(Collected data)
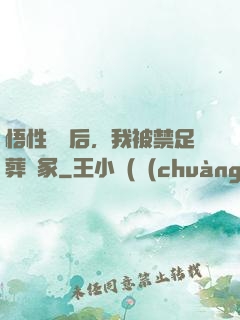 悟性滿級后，我被禁足葬劍冢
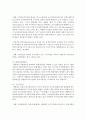 (통치의기본구조 공통) 대통령의 권한을 설명하시기 바랍니다 [대통령 권한] 8페이지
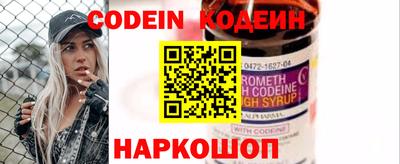метадон Волгодонск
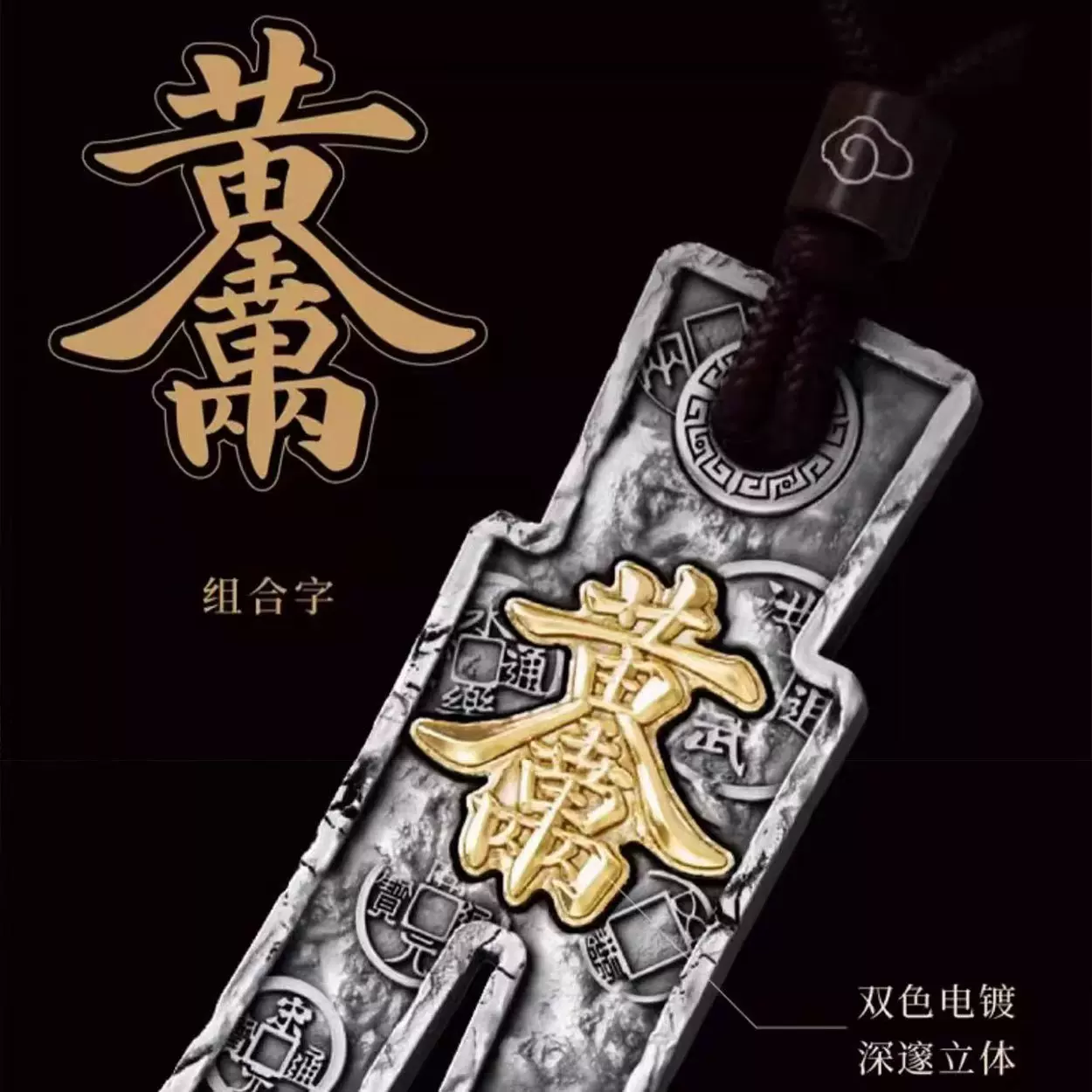 可爱小乌龟富甲财源汽车钥匙扣黄铜挂件创意复古男女通用吊坠配饰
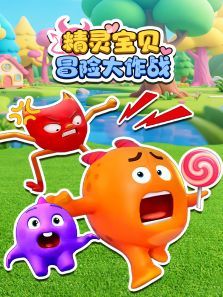 精灵宝贝冒险大作战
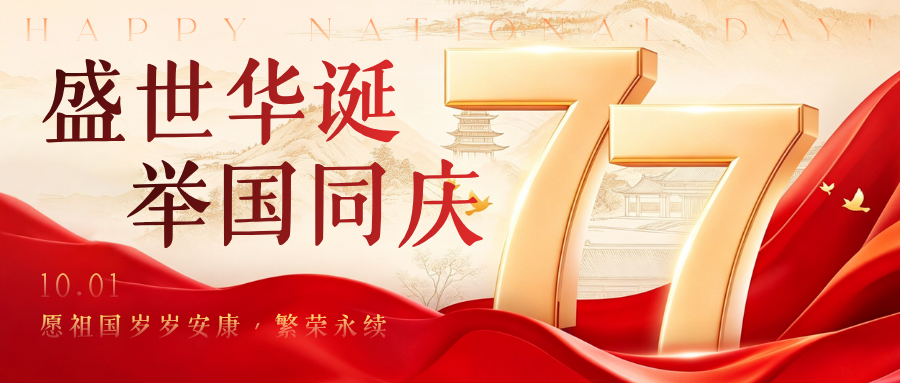欢庆祖国成立77周年，威博特与您温暖相伴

» **What the task requires**
Copy every item above line for line, keeping each caption unchanged and omitting the picture markers.

» **Task solution**
 悟性滿級后，我被禁足葬劍冢
 (통치의기본구조 공통) 대통령의 권한을 설명하시기 바랍니다 [대통령 권한] 8페이지
метадон Волгодонск
 可爱小乌龟富甲财源汽车钥匙扣黄铜挂件创意复古男女通用吊坠配饰
 精灵宝贝冒险大作战
欢庆祖国成立77周年，威博特与您温暖相伴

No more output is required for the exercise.